- _TASK_
Turn the material below into a numbered list, skipping any blank lines. Leave the pictures out and keep only the text.

- _DATA UNDER STUDY_
=-=-=

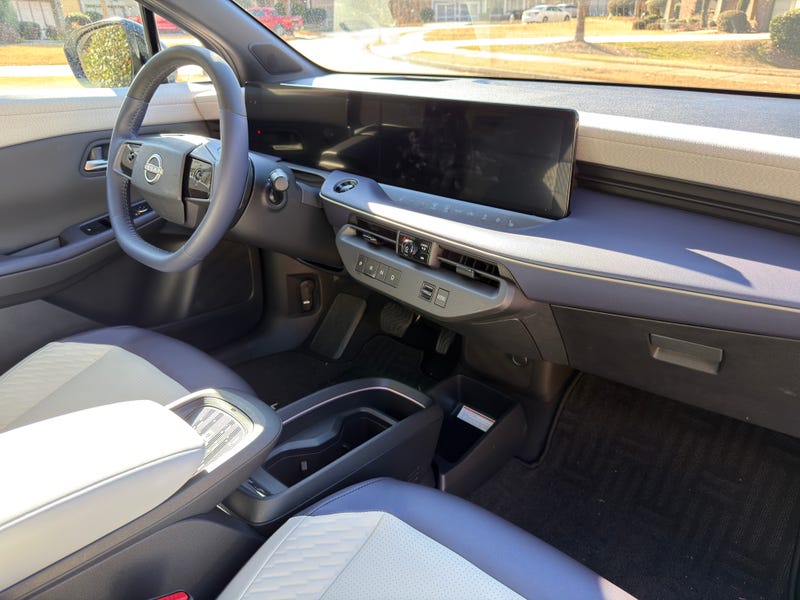 2026 Nissan LEAF Platinum+ FWD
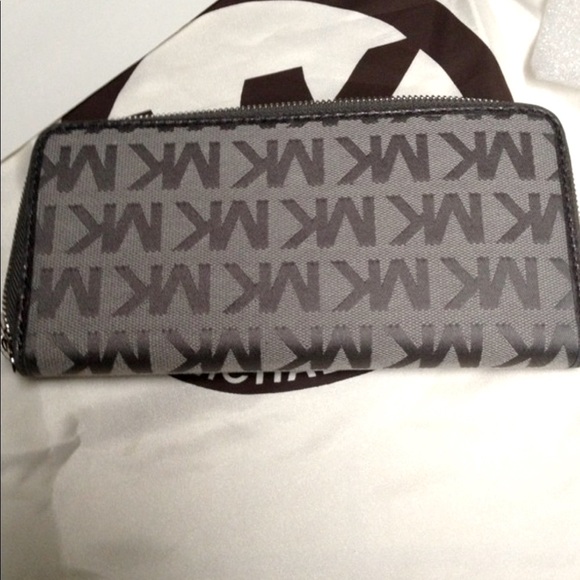 Michael Kors Wallet - Picture 2 of 6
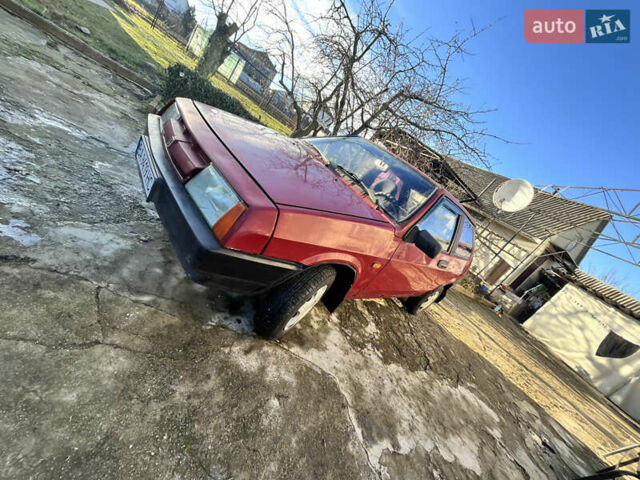 Красный ВАЗ 2108, объемом двигателя 1.29 л и пробегом 156 тыс. км за 1250 $, фото 1 на Automoto.ua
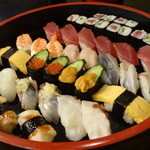 鮮侑 - 最初のお寿司盛り合わせ（４人前）を食べてから食べ放題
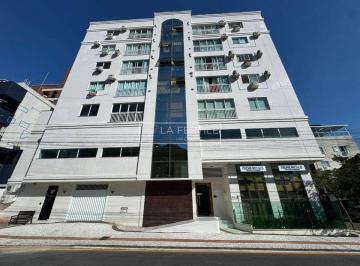 Apartamento · 62m² · 2 Quartos · 1 Vaga · Apartamento com 2 Quartos, 1 Suíte, 62.72M², à Venda por R$ 850.000,00 - Nações, Balneário Camboriú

=-=-=

- _TASK OUTPUT_
1.  2026 Nissan LEAF Platinum+ FWD
2.  Michael Kors Wallet - Picture 2 of 6
3.  Красный ВАЗ 2108, объемом двигателя 1.29 л и пробегом 156 тыс. км за 1250 $, фото 1 на Automoto.ua
4.  鮮侑 - 最初のお寿司盛り合わせ（４人前）を食べてから食べ放題
5.  Apartamento · 62m² · 2 Quartos · 1 Vaga · Apartamento com 2 Quartos, 1 Suíte, 62.72M², à Venda por R$ 850.000,00 - Nações, Balneário Camboriú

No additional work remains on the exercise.